■ **Текст**:
____________________
Однажды Пикассо собрал всю семью комедиантов вместе – они стоят на перепутье, на пустыре. В этой картине объятий нет, но пространство меж фигурами написано с такой нежностью, что объятий и не требуется. Как говорил Роберт Джордан девушке Марии: «Мне достаточно твоей руки». Одного прикосновения – Пикассо умеет показать, как мужчина едва касается руки женщины, – достаточно, чтобы передать растворение человека в другом. В картине «Странствующие комедианты» жест защиты доведен до гротеска: Арлекин на первом плане одной рукой держит за руку девочку и ладонью другой руки словно отодвигает зрителя, не дает чужому войти в охраняемый им круг.
Кстати будь сказано, у Андре Дерена также имеется холст «Пьеро и Арлекин», написанный в 1924 г., в прилизанной, залакированной манере. Дерен, в отличие от Пикассо, уроки Сезанна воспринял буквально и прежде всего желал подчеркнуть родство с покойным мэтром – даже в пластике движений, в характеристике персонажей. Два танцующих и музицирующих комедианта движутся по дороге, их лица деревянны, и если картина собиралась нечто сказать о миссии странствующего художника, то высказывание художнику не удалось.
Пикассо понимает тему иначе: если ты вступаешь в семейные отношения, связал себя любовью, то ты в глазах мира уже комедиант, шут – ты живешь по чудным правилам, по правилам любящих. Любовь ставит тебя вне общества, но если ты выбрал любовь, то играй на этой сцене до конца.
Возможно, то, что рядом с ним в эти годы Фернанда Оливье, помогает художнику пережить чувство «семейного изгойства», «бесприютной коммуны». Фернанда – испанская еврейка; а темой «розового» периода фактически является гетто – семья бродяг, обособленная от внешнего мира, живущая по внутренним законам.
В офорте 1954 г. «Семья комедианта» Пикассо собрал всех членов этой большой интернациональной семьи бродяг – пестрая труппа, пестрое гетто. Одновременно это Святое семейство, нарисовано «Поклонение волхвов», и на коленях у странной располневшей Марии/Коломбины лежит черный младенец.
4
Пикассо часто отождествляют с Минотавром, мифологическим чудищем, которое мастер рисовал постоянно. Человек с головой быка, соединяющий две природы, человеческую и животную, и Пикассо, многоликий художник, сменивший за жизнь несколько масок (манер, стилей), – они кажутся родственными натурами. Когда Пикассо фотографируется в маске быка, он сознательно усугубляет это впечатление: Минотавр становится автопортретом. Сознательно эпатируя зрителя, Пикассо часто представлял процесс живописи едва ли не актом насилия и животного порабощения природы; образ Минотавра соответствует образу властного, побеждающего натуру художника. Отчасти такой образ характеризует Пикассо в быту; сравнивая художника с Минотавром, привычно рассуждают о любвеобильности художника, животной страсти и т. п. И Пикассо в «Сюите Воллара» дает повод для таких спекуляций. Мастер часто изображает влюбленного Минотавра, нежного Минотавра и т. д. Стихия, то нежная, то неистовая, то подчиненная разуму, то неуправляемая, – соблазнительно сказать, что это характеристика искусства. Сомнительно, чтобы Пикассо так считал. Силу стихий он знал, свою миссию видел в том, чтобы стихии укрощать. Если Минотавр – автопортрет, то показывает незначительную грань его личности. Для Пикассо бык – существо символическое: испанец переживает корриду как мистерию, где бык олицетворяет варварство; столкновение быка и матадора становится проблемой цивилизации. Следовательно, Минотавр, соединяющий обе ипостаси (оба начала: варварство и культуру), становится квинтэссенцией самой истории. Греческий миф о Тесее и Минотавре – Пикассо отождествляет с корридой; и в таком, усложненном, варианте рассуждения Тесей-Матадор выходит на поединок с самой воплощенной историей.
____________________
■ **Список**:
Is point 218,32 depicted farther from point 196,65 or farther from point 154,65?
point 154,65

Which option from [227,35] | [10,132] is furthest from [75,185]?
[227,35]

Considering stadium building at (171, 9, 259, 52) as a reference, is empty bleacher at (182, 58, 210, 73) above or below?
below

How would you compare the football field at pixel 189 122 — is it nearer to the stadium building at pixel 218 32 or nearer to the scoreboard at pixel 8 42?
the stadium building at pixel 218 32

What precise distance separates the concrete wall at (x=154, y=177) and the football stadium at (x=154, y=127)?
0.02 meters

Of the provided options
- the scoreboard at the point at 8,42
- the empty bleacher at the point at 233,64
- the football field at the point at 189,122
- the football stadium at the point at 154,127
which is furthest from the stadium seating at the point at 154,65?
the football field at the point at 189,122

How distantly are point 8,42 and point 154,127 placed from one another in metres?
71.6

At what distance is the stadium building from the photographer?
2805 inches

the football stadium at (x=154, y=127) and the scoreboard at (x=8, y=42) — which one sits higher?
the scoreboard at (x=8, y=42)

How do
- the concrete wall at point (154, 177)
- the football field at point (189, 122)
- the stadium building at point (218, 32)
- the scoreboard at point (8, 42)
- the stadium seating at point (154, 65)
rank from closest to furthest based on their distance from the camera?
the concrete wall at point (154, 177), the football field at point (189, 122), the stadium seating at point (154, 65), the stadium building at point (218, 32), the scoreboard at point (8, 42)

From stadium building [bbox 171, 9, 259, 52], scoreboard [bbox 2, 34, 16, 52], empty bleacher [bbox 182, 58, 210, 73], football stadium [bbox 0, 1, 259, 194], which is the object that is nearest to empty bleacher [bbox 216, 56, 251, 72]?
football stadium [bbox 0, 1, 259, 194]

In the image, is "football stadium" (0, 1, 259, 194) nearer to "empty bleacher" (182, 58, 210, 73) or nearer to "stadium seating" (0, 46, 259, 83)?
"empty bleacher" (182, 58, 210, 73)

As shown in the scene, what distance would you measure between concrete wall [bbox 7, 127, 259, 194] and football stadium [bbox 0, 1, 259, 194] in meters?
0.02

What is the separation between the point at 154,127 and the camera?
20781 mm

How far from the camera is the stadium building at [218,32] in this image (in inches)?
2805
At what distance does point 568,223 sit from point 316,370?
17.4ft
____________________
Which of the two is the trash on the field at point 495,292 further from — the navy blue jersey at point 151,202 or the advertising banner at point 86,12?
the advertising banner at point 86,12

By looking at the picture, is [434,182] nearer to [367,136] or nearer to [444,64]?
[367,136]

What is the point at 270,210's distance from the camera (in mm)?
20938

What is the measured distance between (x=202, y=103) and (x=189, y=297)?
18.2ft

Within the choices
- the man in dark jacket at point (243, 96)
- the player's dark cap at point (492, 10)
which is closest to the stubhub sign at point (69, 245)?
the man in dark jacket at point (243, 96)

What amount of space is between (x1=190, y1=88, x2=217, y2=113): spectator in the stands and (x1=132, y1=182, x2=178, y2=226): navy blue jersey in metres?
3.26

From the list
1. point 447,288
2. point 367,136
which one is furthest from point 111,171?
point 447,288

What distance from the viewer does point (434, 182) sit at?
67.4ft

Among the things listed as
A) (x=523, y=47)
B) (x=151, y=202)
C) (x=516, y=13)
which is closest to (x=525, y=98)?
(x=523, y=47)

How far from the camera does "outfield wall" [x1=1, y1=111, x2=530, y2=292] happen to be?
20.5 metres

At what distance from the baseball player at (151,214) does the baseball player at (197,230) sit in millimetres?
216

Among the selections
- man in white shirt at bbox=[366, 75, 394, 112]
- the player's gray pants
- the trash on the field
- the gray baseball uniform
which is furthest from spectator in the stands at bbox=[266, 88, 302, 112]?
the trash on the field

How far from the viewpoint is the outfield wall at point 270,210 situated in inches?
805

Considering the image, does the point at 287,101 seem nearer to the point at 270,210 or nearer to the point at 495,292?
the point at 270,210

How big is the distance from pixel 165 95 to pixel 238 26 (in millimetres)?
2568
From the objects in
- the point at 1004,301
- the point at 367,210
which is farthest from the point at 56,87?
____________________
■ **Задание 1**:
Обновите отрывок из текста о Пикассо, начиная со слов «Кстати будь сказано, у» и заканчивая словами «художнику не удалось.» включительно, заменив «деревянны» на «неподвижны».
■ **Задание 2**:
Верны ли по тексту о Пикассо утверждения (а), (б) и (в)? На каждое ответьте «да» или «нет» и приведите точную цитату, которая это подтверждает.
(а) Холст Андре Дерена «Пьеро и Арлекин» написан в 1924 году.
(б) Фернанда Оливье была француженкой.
(в) В картине «Странствующие комедианты» Арлекин держит за руку мальчика.
Список для работы не понадобится.

■ **Ответ 1**:
Кстати будь сказано, у Андре Дерена также имеется холст «Пьеро и Арлекин», написанный в 1924 г., в прилизанной, залакированной манере. Дерен, в отличие от Пикассо, уроки Сезанна воспринял буквально и прежде всего желал подчеркнуть родство с покойным мэтром – даже в пластике движений, в характеристике персонажей. Два танцующих и музицирующих комедианта движутся по дороге, их лица неподвижны, и если картина собиралась нечто сказать о миссии странствующего художника, то высказывание художнику не удалось.

■ **Ответ 2**:
(а) Да: «написанный в 1924 г.»
(б) Нет: «Фернанда – испанская еврейка».
(в) Нет: «одной рукой держит за руку девочку».